Can NHSE/I deliver the better healthcare outcomes contained in the NHS long-term plan?

For several of the last few weeks this blog has been somewhat sceptical about the capability of NHS planning to deliver anything but a document called ‘a plan’. To make something actually happen because of a plan published in London requires the establishment of a set of relationships between the plan and say, a practice nurse in primary care – or even more difficult – a working-class man lying awake worrying about a persistent pain in his chest. If these relationships don’t exist, little will happen.

The people who are accountable to Parliament for the running of services often tend to believe that because they are upwardly accountable they actually run the service. Organisations such as NHSE/I consequently believe that they have a downward power to make new things happen.

Let me put that another way.

During the long-term planning process within the NHS many senior leaders will refer to, for example, what we are going to do to improve services for children with mental health problems. And the awkward reality is that they are not in a position to do very much at all. The people who are in a position to do that are, in terms of the NHS hierarchy, some distance from those doing the planning. Children with mental health problems will – in many cases – have their mental health improved by relationships outside of the NHS. And if they do need NHS services, they will get them from mental health staff a long way from Whitehall.
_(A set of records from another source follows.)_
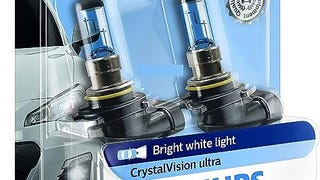 Philips 9006 CrystalVision Ultra Upgrade Bright White Headlight...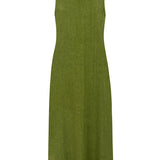 Leonie Green Linen Dress - Näz - Sustainable Fashion Made in Portugal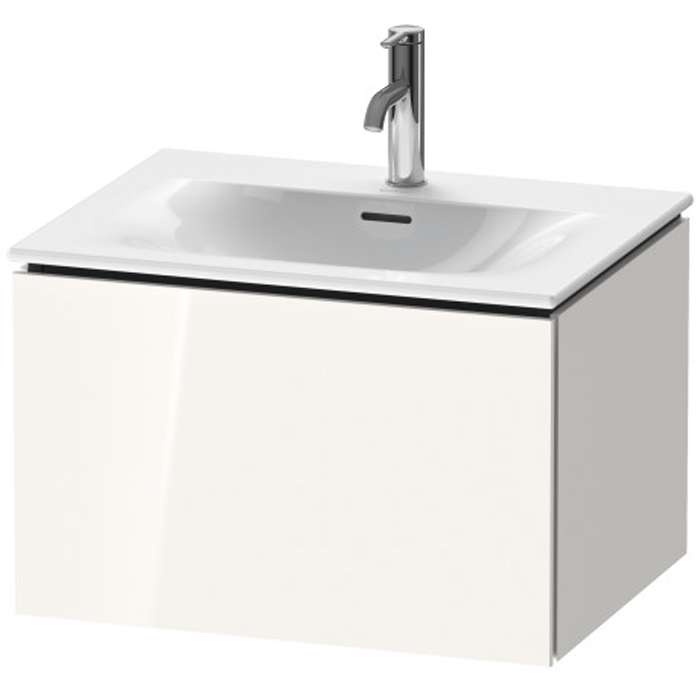 Duravit L-Cube База подвесная 62x48.1x40см с раковиной, 1 выдвижное отделение, цвет: глянцевый белый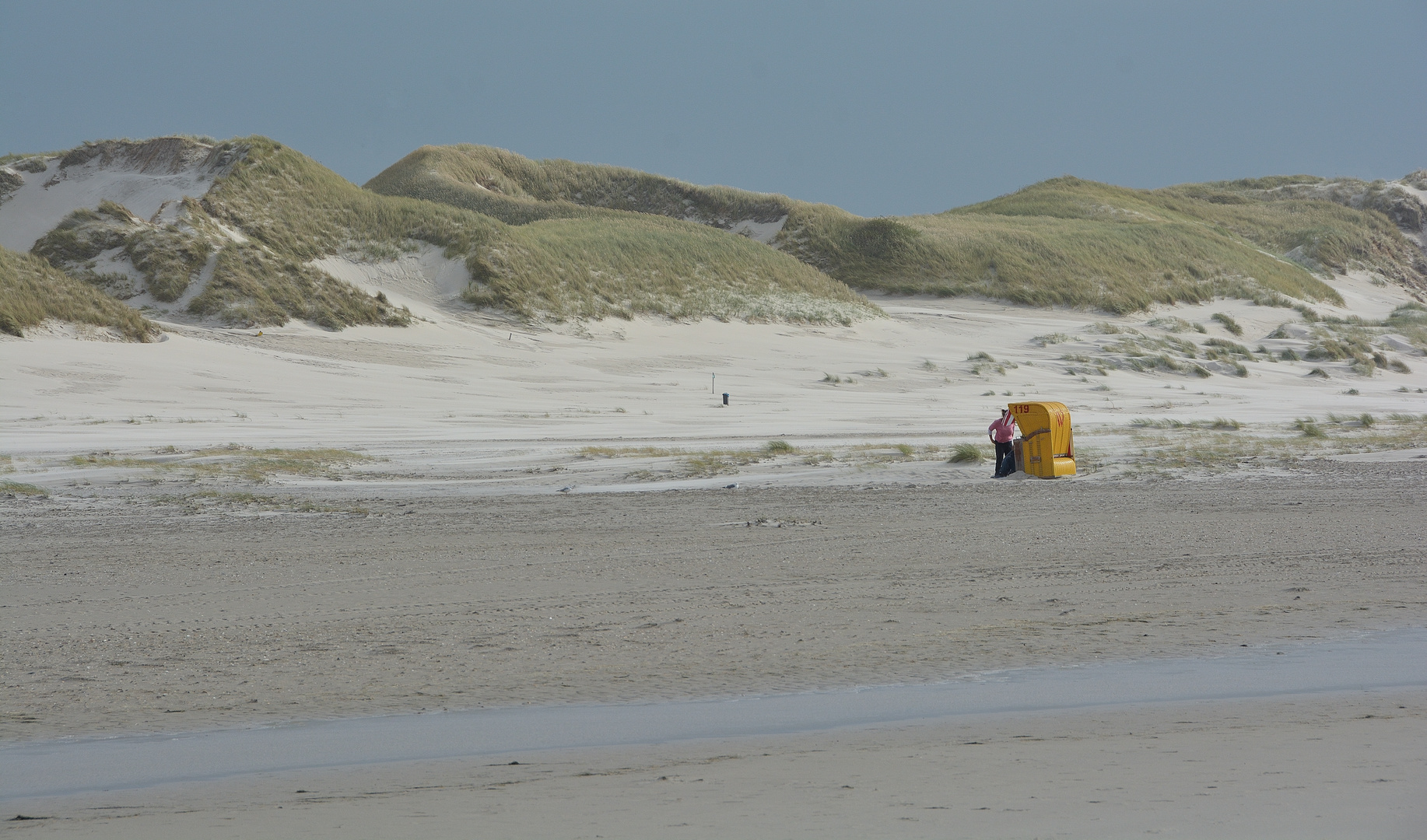 Strand und Dünen zwischen Nebel und Süddorf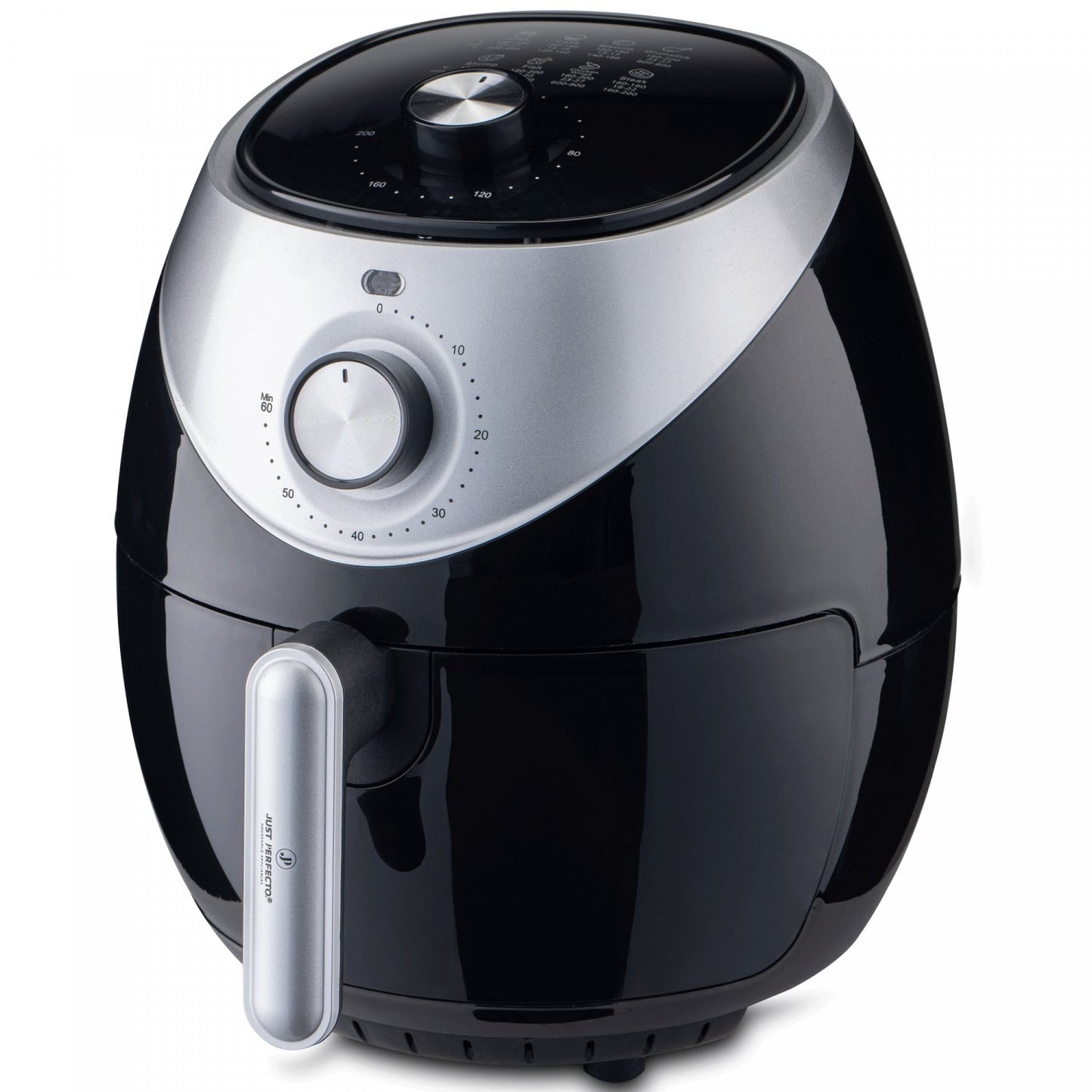 Just Perfecto JL-21: 1400W heteluchtfriteuse met knopbediening - 3,2L - Bivakshop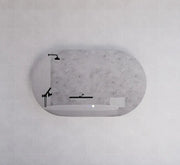 RIVA O2 FRAMELESS BACKLIT OVAL LED MIRROR 3 COLOUR LIGHTS 1200X700MM - FIL Kitchen Bathroom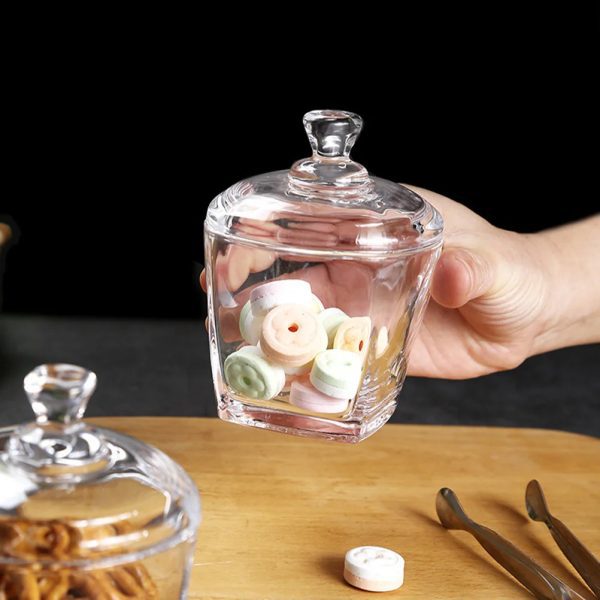 Crystal Glass Bowl Candy Jar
There is then a false assumption that establishing the relationship between the document called ‘a plan’ and a change in the practice of staff working in localities all over the country is straightforward. For a plan to have an impact on practice it needs a secure and workable delivery chain between the two.

Politicians often refer to delivery as ‘levers to be pulled’. The Secretary of State for Health sits in their room and, having been committed by their party’s manifesto to achieving something, looks around for which lever to pull to make it happen. And there are a lot of levers – one is called ‘speeches’ – another ‘meeting with the CEOs of NHSE /I’. The problem is whether any of the levers are actually connected with something that has an impact on practice.
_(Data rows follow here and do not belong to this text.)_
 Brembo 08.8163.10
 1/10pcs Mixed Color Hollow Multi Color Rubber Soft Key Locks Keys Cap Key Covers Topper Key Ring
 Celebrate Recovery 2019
My own experience of this state of affairs began in 2001 when I became special adviser to the then Secretary of State, Alan Milburn. The Labour Party had just won a big majority on a manifesto of reducing NHS patient waiting times. Luckily for me Alan Milburn had been Secretary of State for 18 months or so and had helped to write the NHS plan a year earlier. By the time I came on the scene he knew that pulling any of the levers in his office had had little impact on waiting times.

We could – with a majority of 140+ – have passed a piece of legislation to mandate that “no-one will wait longer than 6 months”. But such legislation would not have performed a single operation to shorten waiting times. So we had to ask ourselves questions like “What exactly are the existing relationships between a room overlooking the cenotaph and an A and E unit in Lancashire?”

We were also very lucky that the Prime Minister had set up a delivery unit under Michael Barber whose task it was to work with a few Government Departments to create a delivery chain. During the previous 4 years Michael had helped to create a delivery chain between the office of his previous boss, the Secretary of State for Education, and the school classrooms where pupils were, or were not, becoming literate and numerate. He had created a delivery ‘chain’ between office and classrooms.

We realised that what we needed to put any of this new policy into practice was a delivery mechanism to exist between manifesto commitment and the members of staff delivering the services. Creating this delivery chain was not a straightforward activity. In reality what we found were enormous gaps in the chain. The first few links, between the Secretary of State and senior civil servants, were self-evident. But most of the senior civil servants had no method for getting their policies into the practice of staff in the NHS. All of that had to be constructed – and tomorrow I will try and show an example of what such a chain might look like for improving cancer survival rates in the present day.

Today though I want to stress test how NHSE/I shape up as organisations with the capacity to deliver better healthcare outcomes. Because if you don’t construct a new delivery chain, then NHSE/I is what you mainly have. They are, for the NHS long term, the default delivery mechanism.

NHSE works through CCGs and NHSI works through Trusts. If you privately asked the senior staff of CCGs whether they enjoyed their relationship with NHSE, fewer than 5% would say they did. If you privately asked the senior staff of NHS Trusts whether they enjoyed their relationship with NHSI the number would be about the same.

If you asked those senior staff how they would characterise the relationship with their performance management organisation – very few would choose the word helpful and most would choose words like telling, shouting and occasionally bullying.

This existing experience is important since the future reality for the NHS plan delivery chain is – by default – going to go through these organisations.

Which starts us off in a very bad place.

If you were then to ask CCGs about the main topic of their experience of performance management by NHSE it would be split between the spending of money and waiting time targets. The same would be true of Trusts’ experience of NHSI. Both money and waiting time targets are about reporting numbers.

Taken together this means that for nearly all CCGs and Trusts their experience of their performance management organisations is mainly about being told what to do about numbers.

If NHSE/I is to be the main transmission mechanism between the NHS plan and the real delivery of a changed practice, this is a difficult starting point. Because a changed practice will need – well – a change in a practice. It will not need performance management of numbers about existing practice.

For the NHS delivery chain plan to work, those actually delivering services will have to change some of their practices. A delivery chain that performance manages numbers about existing practice is not going to be very well suited to achieving this aim.